Gov. Ron DeSantis on Tuesday said he plans to visit Pensacola tomorrow to assess Hurricane Sally’s “severe” impact.
Speaking to reporters from the State Emergency Operations Center, DeSantis said he is unaware of any fatalities directly caused by the storm, although two individuals were found dead in Santa Rosa County from non-storm related causes.
Moving forward, the state will now focus on recovery as Tropical Storm Sally advances inland beyond the Florida Panhandle.
The Florida National Guard has activated roughly 500 Soldiers and Airmen. The Governor said their mission, among others, will include search and rescue, food and water distribution, shelter support, and route clearance.
The FLNG will also begin aerial search and rescue missions tomorrow morning. DeSantis added neighboring states such as Tennessee and Oklahoma have offered to help with recovery.
“Protecting life is the number one priority,” DeSantis said. “I know that there’s going to be property damage and that’s something that’s going to be difficult for people.

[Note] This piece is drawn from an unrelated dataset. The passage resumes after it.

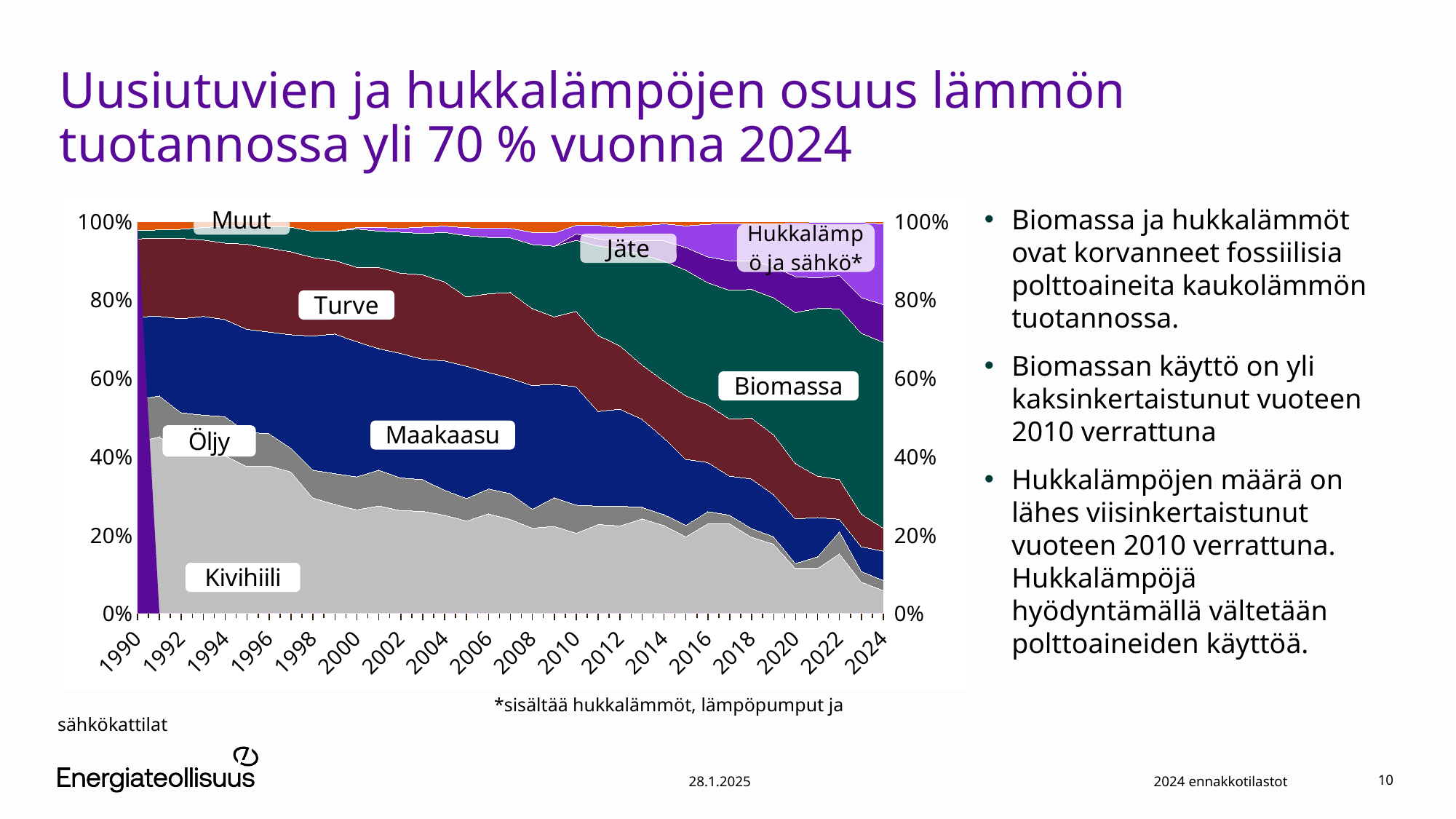
Does the share of Kivihiili rise or fall from 1992 to 2024? Fall Which series forms the top layer of the stacked area chart? Muut How many fuel/energy source series are labelled in the chart? 8 In 2024, which has the larger share, Biomassa or Kivihiili? Biomassa What kind of chart is shown on the slide? Stacked area chart Does the share of Maakaasu rise or fall from 2000 to 2024? Fall How many year labels are shown on the x axis of the chart? 18 Which series forms the bottom layer of the stacked area chart? Kivihiili Does the share of Biomassa rise or fall from 1992 to 2024? Rise Is the share of Kivihiili in 2024 greater or less than 20%? less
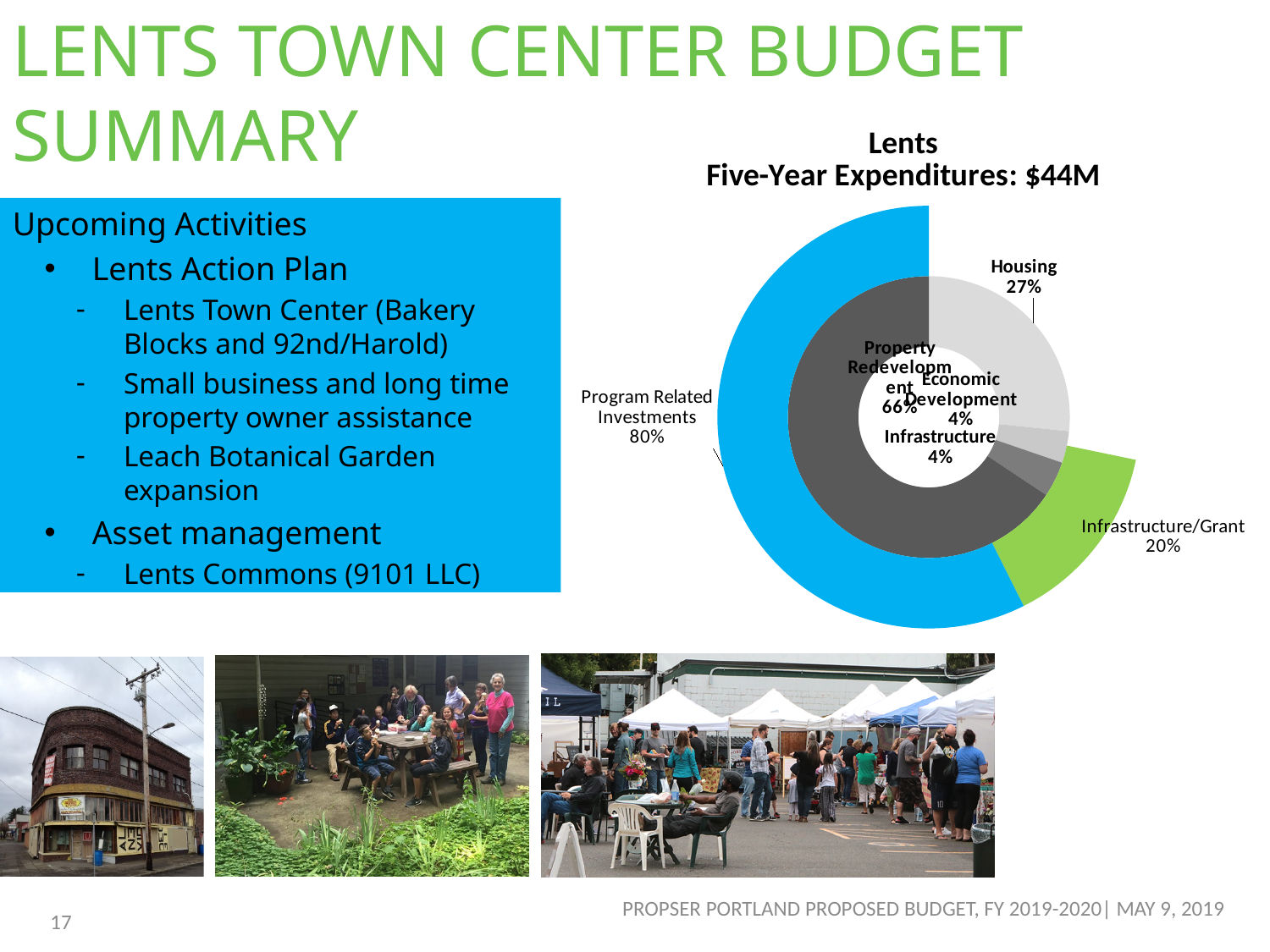
What percentage is shown for Economic Development? 4% What kind of chart is shown on the slide? doughnut chart Which category in the inner ring has the largest share? Property Redevelopment What is the difference in percentage points between Program Related Investments and Infrastructure/Grant? 60 What percentage is shown for Housing in the inner ring? 27% What is the title of the chart? Lents Five-Year Expenditures: $44M Which category in the outer ring has the smaller share? Infrastructure/Grant What share of the outer ring is Program Related Investments? 80% Which is larger, Housing or Property Redevelopment? Property Redevelopment What share of the outer ring is Infrastructure/Grant? 20% What percentage is shown for Property Redevelopment in the inner ring? 66% How many categories are labelled in the inner ring? 4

We’re obviously going to be there to help, but life and safety comes first.”
DeSantis cited power outages as his second priority. He added that the state is coordinating with utility companies and linemen crews, who may be on the ground as soon as tomorrow. Meanwhile, he said, DEM is deploying 175 generators and 100 pumps into impacted areas to assist with outages and flooding.
As of 3 p.m., Gulf Power, a Northwest Florida energy provider, reported more than 200,000 panhandle customers are without power.
“We understand that this is something that is very, very significant,” DeSantis said.
Local authorities have enacted a curfew for Escambia County including Pensacola. The curfew will be in place from 7 p.m. to 6 a.m. for the next 72 hours. Only essential workers are exempt.
Hurricane Sally made landfall on the Gulf Coast early Tuesday as a Category 2 storm. As of the latest update, the now tropical storm has created “catastrophic and life-threatening” flooding.
Forecasters last tracked Sally roughly 55 miles north-northeast of Pensacola with sustained winds that have decreased to 60 mph, yet extend 125 miles from the storm’s center.
DeSantis encouraged panhandle residents to “buckle up” over the coming days.
“The most import thing we want people to do is stay vigilant,” he said. “Listen to your local officials and be cognizant of the risks that the water poses right now.”
He added that area shelters have been prepared with COVID-19 considerations including screening at shelters, non-congregate sheltering, and PPE kits.